Era como se ele ainda dissesse ao espírito humano: “Duplico a extensão da tua herança e engrandeço incrivelmente o campo já tão vasto de tuas investigações. E por mim que se vai revelar um sentido inteiramente novo: o sentido das grandes coisas e do infinito. O conhecimento perfeito do globo terrestre será o menor fruto de minha descoberta. Terei dado o impulso às minhas audaciosas empresas científicas nos extraordinários séculos que virão. O livro da natureza, hermeticamente fechado até hoje, está agora aberto e aberto por mim, o Revelador da criação que contudo seria desdenhado e desconhecido e que irei extinguir-me como um facho vulgar conduzido contra o sopro da tempestade. Prevejo que os homens abusarão desse novo dom de Deus, como tem abusado de todos os outros. Mas sei também que é necessário que a sua vontade se cumpra para que o seu reino chegue ao fim sobre a terra predestinada de que eu fui encarregado de ampliar e arredondar, como uma esfera imperial, para o futuro domínio de Jesus Cristo.” 

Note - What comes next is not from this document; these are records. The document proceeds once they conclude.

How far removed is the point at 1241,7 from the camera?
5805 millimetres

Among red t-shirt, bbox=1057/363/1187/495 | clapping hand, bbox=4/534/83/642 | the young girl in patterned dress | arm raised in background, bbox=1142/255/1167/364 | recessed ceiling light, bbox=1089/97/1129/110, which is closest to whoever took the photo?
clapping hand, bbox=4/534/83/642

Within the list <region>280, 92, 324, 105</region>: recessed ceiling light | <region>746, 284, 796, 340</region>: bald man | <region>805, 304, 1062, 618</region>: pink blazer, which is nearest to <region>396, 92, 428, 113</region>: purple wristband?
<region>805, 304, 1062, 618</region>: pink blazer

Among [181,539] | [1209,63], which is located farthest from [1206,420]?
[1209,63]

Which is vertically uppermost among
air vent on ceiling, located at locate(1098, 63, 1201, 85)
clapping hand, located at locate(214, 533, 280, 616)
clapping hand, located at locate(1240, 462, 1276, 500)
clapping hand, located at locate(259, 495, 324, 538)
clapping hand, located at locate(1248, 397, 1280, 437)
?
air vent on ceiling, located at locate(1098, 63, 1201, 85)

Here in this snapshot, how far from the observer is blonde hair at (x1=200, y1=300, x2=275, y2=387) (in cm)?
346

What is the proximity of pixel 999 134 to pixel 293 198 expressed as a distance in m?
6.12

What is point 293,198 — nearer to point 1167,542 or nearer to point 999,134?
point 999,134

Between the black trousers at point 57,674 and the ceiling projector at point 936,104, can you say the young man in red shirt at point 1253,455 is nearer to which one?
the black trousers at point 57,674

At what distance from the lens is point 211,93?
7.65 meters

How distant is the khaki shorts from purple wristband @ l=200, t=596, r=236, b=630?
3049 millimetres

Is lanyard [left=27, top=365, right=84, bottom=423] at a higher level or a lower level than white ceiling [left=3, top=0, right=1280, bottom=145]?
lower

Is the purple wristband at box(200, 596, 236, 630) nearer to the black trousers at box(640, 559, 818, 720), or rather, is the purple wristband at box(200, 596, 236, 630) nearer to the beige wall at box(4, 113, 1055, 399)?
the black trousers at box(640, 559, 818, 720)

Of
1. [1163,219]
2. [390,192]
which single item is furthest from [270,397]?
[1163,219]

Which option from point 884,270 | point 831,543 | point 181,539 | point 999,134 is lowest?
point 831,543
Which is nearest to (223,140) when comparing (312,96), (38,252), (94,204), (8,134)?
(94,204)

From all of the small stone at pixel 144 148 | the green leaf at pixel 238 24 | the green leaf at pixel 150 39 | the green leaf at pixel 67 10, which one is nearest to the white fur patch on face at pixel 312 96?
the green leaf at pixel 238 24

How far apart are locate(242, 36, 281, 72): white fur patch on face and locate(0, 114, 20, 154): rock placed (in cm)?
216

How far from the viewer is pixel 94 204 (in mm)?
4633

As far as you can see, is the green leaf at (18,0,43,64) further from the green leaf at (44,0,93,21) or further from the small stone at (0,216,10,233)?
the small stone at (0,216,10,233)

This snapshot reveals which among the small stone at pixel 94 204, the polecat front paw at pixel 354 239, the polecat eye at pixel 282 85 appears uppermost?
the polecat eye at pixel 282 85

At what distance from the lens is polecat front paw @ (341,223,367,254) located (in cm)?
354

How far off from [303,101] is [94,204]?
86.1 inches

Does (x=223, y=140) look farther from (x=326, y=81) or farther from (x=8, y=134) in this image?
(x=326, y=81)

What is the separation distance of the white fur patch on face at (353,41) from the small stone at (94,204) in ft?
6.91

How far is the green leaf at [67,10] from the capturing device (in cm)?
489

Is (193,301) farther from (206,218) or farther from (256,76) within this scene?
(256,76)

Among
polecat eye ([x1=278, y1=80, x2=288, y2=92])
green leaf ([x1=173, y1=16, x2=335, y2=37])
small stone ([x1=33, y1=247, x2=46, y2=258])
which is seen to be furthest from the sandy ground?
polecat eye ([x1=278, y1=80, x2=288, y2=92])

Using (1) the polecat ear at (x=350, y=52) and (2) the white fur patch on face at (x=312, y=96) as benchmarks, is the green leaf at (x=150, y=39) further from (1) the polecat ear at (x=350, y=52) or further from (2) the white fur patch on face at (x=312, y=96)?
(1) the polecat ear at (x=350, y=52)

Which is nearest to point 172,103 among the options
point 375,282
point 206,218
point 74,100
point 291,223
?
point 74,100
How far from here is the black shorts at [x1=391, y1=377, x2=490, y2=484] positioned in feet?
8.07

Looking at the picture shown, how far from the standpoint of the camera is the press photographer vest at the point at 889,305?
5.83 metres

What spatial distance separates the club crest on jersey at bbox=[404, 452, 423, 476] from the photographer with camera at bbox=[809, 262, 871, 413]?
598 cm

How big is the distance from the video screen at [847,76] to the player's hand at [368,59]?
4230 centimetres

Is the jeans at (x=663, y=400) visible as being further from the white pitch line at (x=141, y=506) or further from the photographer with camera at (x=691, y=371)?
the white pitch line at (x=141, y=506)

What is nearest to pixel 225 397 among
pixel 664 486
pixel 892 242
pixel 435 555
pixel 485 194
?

Cristóvão Colombo foi um varão de desejos, à maneira de Daniel. Ora, o desejo atrai o desejo, como o abismo atrai outro abismo, “pela voz dos caracteres de Deus” que são as torrentes de lágrimas da prece e do amor. Um ano antes da Descoberta, nasceu aquele que tanto devia fazer pelo progresso da igreja: Santo Inácio de Loyola e, no mês em que o embaixador de Deus é chamado por seu mestre, dezessete dias antes de sua morte, nasceu o apóstolo encarregado de cumprir o voto de evangelizar as nações idólatras: São Francisco Xavier. Estas coincidências não têm nada de fortuito. Elas são, ao contrário, infinitamente calculadas e infinitamente sábias, isto é, providências, como todas as coisas neste mundo. Quando um homem é suscitado para a realização de uma parte deste grandioso plano divino que se chama a História, basta-lhe estender as mãos como um cego para encontrar os seus instrumentos. Mas se este homem é do porte de Cristóvão Colombo, nem lhe é necessário mesmo fazer um gesto. É um centro de gravitação para a multidão de almas que correspondem a seu destino e que estão misteriosamente em sua órbita como uma gloriosa constelação de satélites espirituais!

Acabo de escrever a palavra “desejo” que enche todo o Antigo Testamento como um prodigioso suspiro. Teria podido comparar o desejo de Cristóvão Colombo ao deste Espírito que nos é mostrado no Evangelho sob a forma de uma pomba e que “súplica por nós — Diz São Paulo — com gemidos inenarráveis”. Agora, quer dizer, ou bem, que conjecturar do desejo de todo um mundo oprimido e brutalizado pelo mais satânico despotismo, mas em cujo seio, a alma humana “inexterminável” e naturalmente anelante jorrava, ainda vacilando, algumas centelhas? 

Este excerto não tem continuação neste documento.